I think the dollar breakout will take a break higher in the 10-yr Tsy note (above 4.50%). But like the euro not trading under 1.19, US 10-yr note does not want to show a yield above 4.50%...those same reserve managers reducing FX exposure are still acquiring US Tsys.
Finally breaking 4.50% in yield means markets need to believe more in the Fed's noisy inflation alarms of late and be more certain, as the Fed appears, that the economy has sufficient momentum to keep the Fed tightening or lift inflation expectations (implies less need to hike more).
Markets have good reason not to buy the Fed's level of concern about inflation as the expansion is built on very shaky ground and vulnerable to sinking to much lower, less inflationary pace of growth.

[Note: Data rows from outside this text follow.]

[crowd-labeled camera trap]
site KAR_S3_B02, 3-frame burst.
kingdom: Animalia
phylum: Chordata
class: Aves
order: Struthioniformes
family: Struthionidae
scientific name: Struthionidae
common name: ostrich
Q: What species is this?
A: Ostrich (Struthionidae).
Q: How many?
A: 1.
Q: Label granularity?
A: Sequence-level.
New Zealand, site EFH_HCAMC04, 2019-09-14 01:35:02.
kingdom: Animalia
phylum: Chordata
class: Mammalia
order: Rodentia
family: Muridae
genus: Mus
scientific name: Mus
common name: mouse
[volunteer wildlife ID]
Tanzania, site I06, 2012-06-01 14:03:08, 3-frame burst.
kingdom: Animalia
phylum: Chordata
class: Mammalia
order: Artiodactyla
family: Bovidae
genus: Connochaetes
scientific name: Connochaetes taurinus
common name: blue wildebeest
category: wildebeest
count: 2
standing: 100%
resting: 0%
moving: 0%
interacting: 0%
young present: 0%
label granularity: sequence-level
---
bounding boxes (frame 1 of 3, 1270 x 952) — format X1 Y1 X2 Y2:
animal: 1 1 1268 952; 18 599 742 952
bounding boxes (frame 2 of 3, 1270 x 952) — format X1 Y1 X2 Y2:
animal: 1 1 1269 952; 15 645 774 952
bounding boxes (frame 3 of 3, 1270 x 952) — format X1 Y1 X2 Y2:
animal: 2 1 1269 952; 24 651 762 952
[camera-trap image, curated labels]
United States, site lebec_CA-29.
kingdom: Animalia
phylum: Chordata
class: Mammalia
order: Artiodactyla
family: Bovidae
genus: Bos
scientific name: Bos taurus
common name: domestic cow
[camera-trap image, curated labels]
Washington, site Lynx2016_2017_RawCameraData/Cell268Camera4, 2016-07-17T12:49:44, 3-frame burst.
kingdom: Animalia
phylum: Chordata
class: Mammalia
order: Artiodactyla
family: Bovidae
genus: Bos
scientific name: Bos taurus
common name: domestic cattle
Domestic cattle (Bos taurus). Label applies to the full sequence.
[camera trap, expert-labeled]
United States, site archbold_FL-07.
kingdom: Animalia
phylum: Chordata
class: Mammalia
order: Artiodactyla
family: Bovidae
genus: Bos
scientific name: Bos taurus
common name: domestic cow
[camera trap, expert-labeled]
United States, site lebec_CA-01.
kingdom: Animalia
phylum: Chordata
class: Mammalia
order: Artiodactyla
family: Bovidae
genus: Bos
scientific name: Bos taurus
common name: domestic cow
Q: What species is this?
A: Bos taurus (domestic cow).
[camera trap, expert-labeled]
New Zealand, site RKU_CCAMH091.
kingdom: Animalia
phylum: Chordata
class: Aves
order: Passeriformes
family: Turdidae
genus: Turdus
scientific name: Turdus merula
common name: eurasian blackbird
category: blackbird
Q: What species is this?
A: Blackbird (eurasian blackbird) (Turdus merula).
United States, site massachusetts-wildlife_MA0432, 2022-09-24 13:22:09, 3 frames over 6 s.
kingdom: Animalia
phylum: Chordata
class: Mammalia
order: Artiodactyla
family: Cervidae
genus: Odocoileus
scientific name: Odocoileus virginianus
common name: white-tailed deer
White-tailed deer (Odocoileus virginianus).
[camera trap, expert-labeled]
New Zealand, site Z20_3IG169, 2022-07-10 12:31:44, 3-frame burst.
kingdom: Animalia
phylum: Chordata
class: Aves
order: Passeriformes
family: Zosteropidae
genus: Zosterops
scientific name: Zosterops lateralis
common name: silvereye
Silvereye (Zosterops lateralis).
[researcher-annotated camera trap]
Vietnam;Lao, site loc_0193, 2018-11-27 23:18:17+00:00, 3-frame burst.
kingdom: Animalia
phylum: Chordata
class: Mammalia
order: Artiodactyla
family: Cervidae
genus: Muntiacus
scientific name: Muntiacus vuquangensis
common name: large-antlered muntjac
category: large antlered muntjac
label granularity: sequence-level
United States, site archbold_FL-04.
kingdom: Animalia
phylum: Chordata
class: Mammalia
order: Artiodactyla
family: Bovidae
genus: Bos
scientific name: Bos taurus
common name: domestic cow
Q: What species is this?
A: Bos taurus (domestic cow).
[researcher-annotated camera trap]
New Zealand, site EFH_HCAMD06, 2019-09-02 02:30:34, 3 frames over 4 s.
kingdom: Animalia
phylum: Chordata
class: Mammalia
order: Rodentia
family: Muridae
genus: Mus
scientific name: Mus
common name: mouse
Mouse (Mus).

Lastly I would say funds and traders are long global equities but this trade is looking not only crowded but tired. With global yields climbing and a huge run up this year in European and Asian stock markets, the risk free rate of return should draw hot money out of the equity market. Moreover the thing that keeps the 10-yr note from trading above 4.50% in yield could lead to a greater unwind of stocks...that the economic wheels indeed come off in 2006...just when is the question. So the dollar bias is from the long side to take a trade from the market. But put on the 6-month goggles and the risk reward for euro/dlr for sake of argument is 1.15 on downside for 1.35 on the topside.